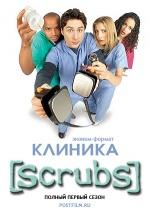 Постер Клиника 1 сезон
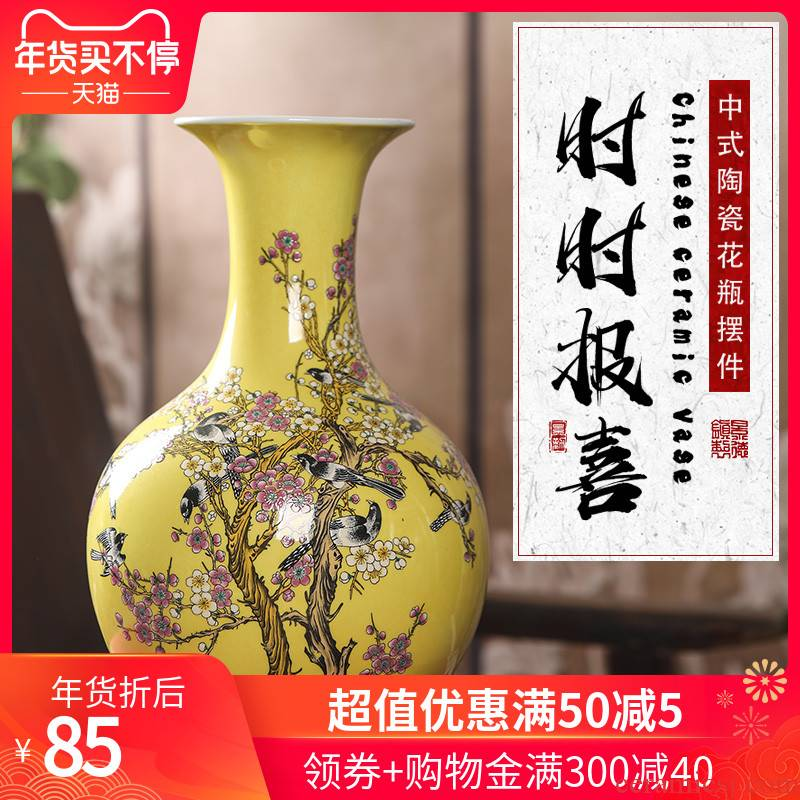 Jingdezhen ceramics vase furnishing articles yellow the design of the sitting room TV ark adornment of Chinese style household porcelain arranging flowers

──────────────────────────────

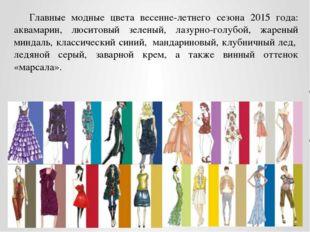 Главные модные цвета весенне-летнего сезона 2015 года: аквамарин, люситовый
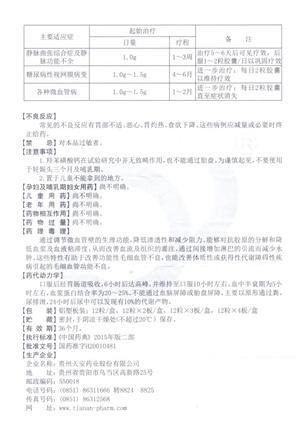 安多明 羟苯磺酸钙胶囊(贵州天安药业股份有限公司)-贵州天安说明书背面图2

──────────────────────────────

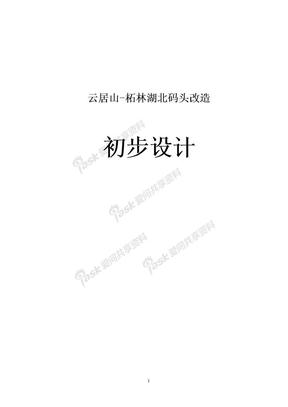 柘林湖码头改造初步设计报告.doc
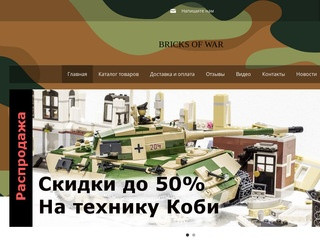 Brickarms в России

──────────────────────────────

Because only one stretch of the records is wanted, please output the lines from the one holding "Главные модные цвета" through the one holding "安多明 羟苯磺酸钙胶囊(贵州天安药业股份有限公司)-贵州天安说明书背面图2" exactly, both included, and leave every picture out.

## RESPONSE
 Главные модные цвета весенне-летнего сезона 2015 года: аквамарин, люситовый
 安多明 羟苯磺酸钙胶囊(贵州天安药业股份有限公司)-贵州天安说明书背面图2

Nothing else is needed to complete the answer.